O novo militarismo urbano está relacionado com a maior urbanização mundial. As forças de segurança estão mudando a forma como elas vêm os inimigos. A estratégia para trabalhar com movimentos sociais e políticos, que às vezes são radicais, está sendo repensada.

O desafio agora é ter uma estratégia para controlar as cidades. No início dos anos 2000, as forças de segurança, como as americanas e britânicas, atuaram muito contra vários grupos sociais em cidades como Cabul e Bagdá. Ao mesmo tempo, vimos uma incrível militarização em polícias das cidades de Londres e Nova York. Existe uma paramilitarização ao redor das grandes reuniões de líderes políticos [como as do G-8] e dos grandes eventos políticos, caso da Olimpíada.

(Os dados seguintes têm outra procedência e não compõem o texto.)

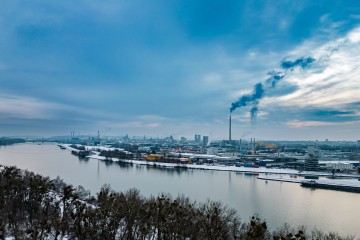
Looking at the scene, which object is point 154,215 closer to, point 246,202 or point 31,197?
point 31,197

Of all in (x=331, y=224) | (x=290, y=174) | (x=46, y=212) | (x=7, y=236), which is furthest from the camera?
(x=290, y=174)

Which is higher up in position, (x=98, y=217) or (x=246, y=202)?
(x=98, y=217)

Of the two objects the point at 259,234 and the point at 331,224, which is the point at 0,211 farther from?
the point at 331,224

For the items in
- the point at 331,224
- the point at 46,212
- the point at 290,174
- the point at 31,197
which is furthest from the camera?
the point at 290,174

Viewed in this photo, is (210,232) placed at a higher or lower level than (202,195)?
higher

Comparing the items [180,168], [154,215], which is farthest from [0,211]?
[180,168]

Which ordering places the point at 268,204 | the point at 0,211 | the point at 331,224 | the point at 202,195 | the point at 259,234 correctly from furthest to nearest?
the point at 202,195 → the point at 268,204 → the point at 331,224 → the point at 0,211 → the point at 259,234

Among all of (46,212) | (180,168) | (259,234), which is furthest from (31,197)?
(180,168)

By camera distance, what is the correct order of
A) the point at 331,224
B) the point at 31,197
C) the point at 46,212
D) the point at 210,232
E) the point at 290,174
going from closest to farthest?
the point at 210,232
the point at 46,212
the point at 31,197
the point at 331,224
the point at 290,174

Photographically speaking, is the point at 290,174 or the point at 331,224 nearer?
the point at 331,224
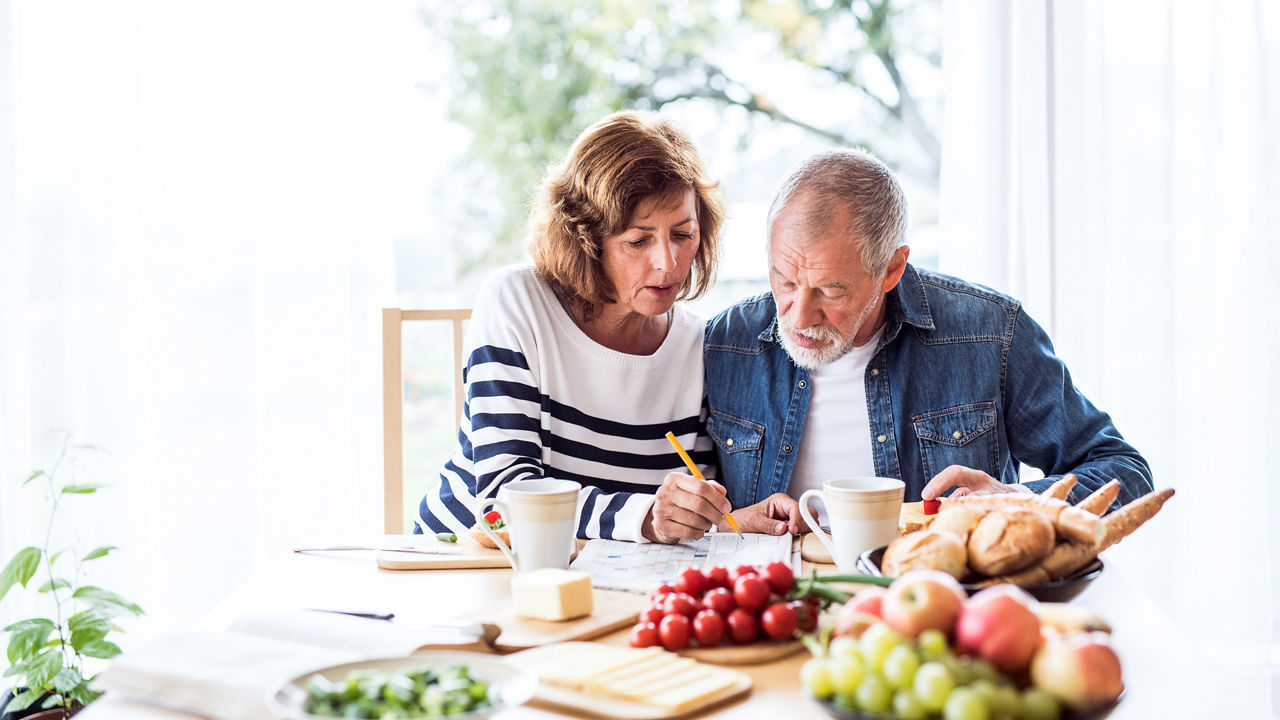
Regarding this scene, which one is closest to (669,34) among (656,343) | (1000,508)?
(656,343)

A militarização é um fenômeno mundial?
No Brasil sei que isso é uma grande questão em debate neste momento, por causa da realização da Copa do Mundo [de 2014] e da Olimpíada [de 2016] e de eventos como a pacificação das favelas. Mas é um fenômeno global porque o mundo vem se urbanizando de forma muito rápida.

O desafio é dar segurança às elites face aos conflitos não contra outros países, mas contra grupos da sociedade local.

Na prática, qual é a saída para controlar esses conflitos?
Sou um grande crítico da militarização da polícia, mas entendo que há vários níveis de violência em toda a sociedade, relacionados com o funcionamento dos sistemas políticos e econômicos. No caso do Brasil e da América Latina, existe muita violência por parte do tráfico de drogas.

Não há uma solução simples para isso, mas o grande problema é quando essas ações começam a minar os princípios legítimos da democracia. É importante dizer que nos últimos 50 anos ocorreram mudanças positivas na América Latina.

Temos que aprender com isso. A melhor solução é a social e não a militar.

Pelo seu raciocínio, a saída passa por uma mudança cultural ligada à violência. Como fazer essa transição?
A questão é complexa, porque você precisa melhorar o bem-estar de todos, tornar as sociedades mais igualitárias. Processo que nem sempre é fácil porque as elites muitas vezes não querem as mudanças que precisam ser feitas pelo sistema político.